**Required work**
From the El Mirador trek account, extract verbatim the portion that opens with the words containing "After 5 hours" and closes with "many years ago.".

--- Text passage ---

Night one I experienced what I think of as my first most terrifying, near-death jungle experience. I woke up in the middle of the night, unhappily having drank too much leaf tea and needing to creep out of my tent into the total darkness that only exists in the most remote places. Maybe 10 minutes after returning to my tent I heard padded footsteps and a low growl. My mind had one thought: jaguar. I froze, played dead inside my tent, as if that would help protect me from an animal that hunts by smell. I have no idea how much time passed with my heart racing and my body petrified until I saw a headlamp walking confidently towards the bathroom. I figured it was gone then, and somehow fell asleep. The next morning I asked Leon if there were jaguars there, to which he replied, “Yes, I saw one here a few months ago. There’s one big one and one small one here.” Holy. Shit.
The second day was all about animals. We were proper in the jungle now. In the first 15 minutes I became one of the luckiest people in the jungle: I saw an ocelot. It was on the path about 30 yards in front of us for just a quick second before disappearing into the trees, but I remember it like it was a picture I’d seen a thousand times. Ocelots are not big for wild cats but they definitely look wild. It reminded me of the (frozen) bobcat I’d seen this summer in Vermont. We also saw sereke, cojolita, and some playful or evil spider monkeys who tried to shake water off of the treetops onto us. Before the end of the trail we stopped at La Muerta, a crypt ruin, and the site of my second most terrifying, near-death jungle experience.
“Go in to the left, there are bats,” Leon told me. Bats, no big deal, I can go see some bats. When I made it into the dark crypt my headlamp lit up one giant black scorpion spider on the wall to my left. My minor arachnophobia made me pause, but I took a breath and went in. It’s not like it was next to me. To my right I saw a bat. Then underneath it I saw a group of bugs that looked like the ones in the Mummy that crawl under your skin and eat you alive. I let out a small shriek, but sadly that was not the worst part of this exploration. When I turned back around my light illuminated the rest of the crypt, and I saw the real terror: many more huge black scorpion spiders dotted the walls, including one that was moving right next to my head. That was it, time to get the hell out of there. I crawled out as fast as possible, breaking into a run once I was in the open air and a spastic dance to mentally shake them off of me. Leon laughed at me and said he had to see what it was that scared me so much, so he grabbed his flashlight and went in. When he came back out he again said the least reassuring thing possible, “That is the only spider in the jungle that scares me. If that bites you, you don’t come out alive.”
After 5 hours and 10 minutes of walking 23 km, we arrived at Mirador. We started big: sunset at the top of La Danta, the largest pyramid in the world. La Danta was the perfect introduction to El Mirador. Standing in front of it today it’s hard to image what it looked like when it was built; it looks like a tree-covered hill. But as we started to climb I saw some stepped areas that were covered by tarps, a hint of the excavation process and of what was ahead. At the tops of these pyramids the Mayans built temples in threes – one large one in center and two smaller ones flanking it – to symbolize maize, beans, and squash, the three main agricultural crops. At La Danta the three pyramids are still mostly covered, but at El Tigre one is visible, and it is a beautiful glimpse into what it looked like so many years ago.

--- Raw data ---

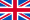 GB Flag switch store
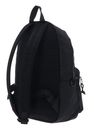 HUGO Malick Backpack Black HUGO Malick Backpack Black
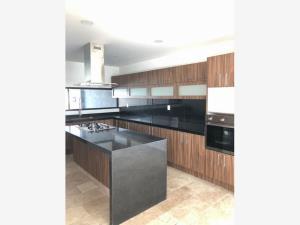 Casa en venta en Lomas de Angelópolis, San Andrés Cholula — foto 2 de 17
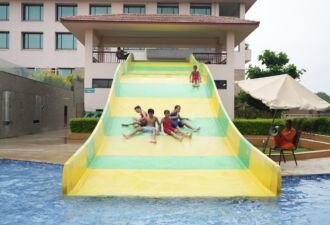 Crescent Water Park2234 Crescent Water Park2234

---

**Exercise output**
After 5 hours and 10 minutes of walking 23 km, we arrived at Mirador. We started big: sunset at the top of La Danta, the largest pyramid in the world. La Danta was the perfect introduction to El Mirador. Standing in front of it today it’s hard to image what it looked like when it was built; it looks like a tree-covered hill. But as we started to climb I saw some stepped areas that were covered by tarps, a hint of the excavation process and of what was ahead. At the tops of these pyramids the Mayans built temples in threes – one large one in center and two smaller ones flanking it – to symbolize maize, beans, and squash, the three main agricultural crops. At La Danta the three pyramids are still mostly covered, but at El Tigre one is visible, and it is a beautiful glimpse into what it looked like so many years ago.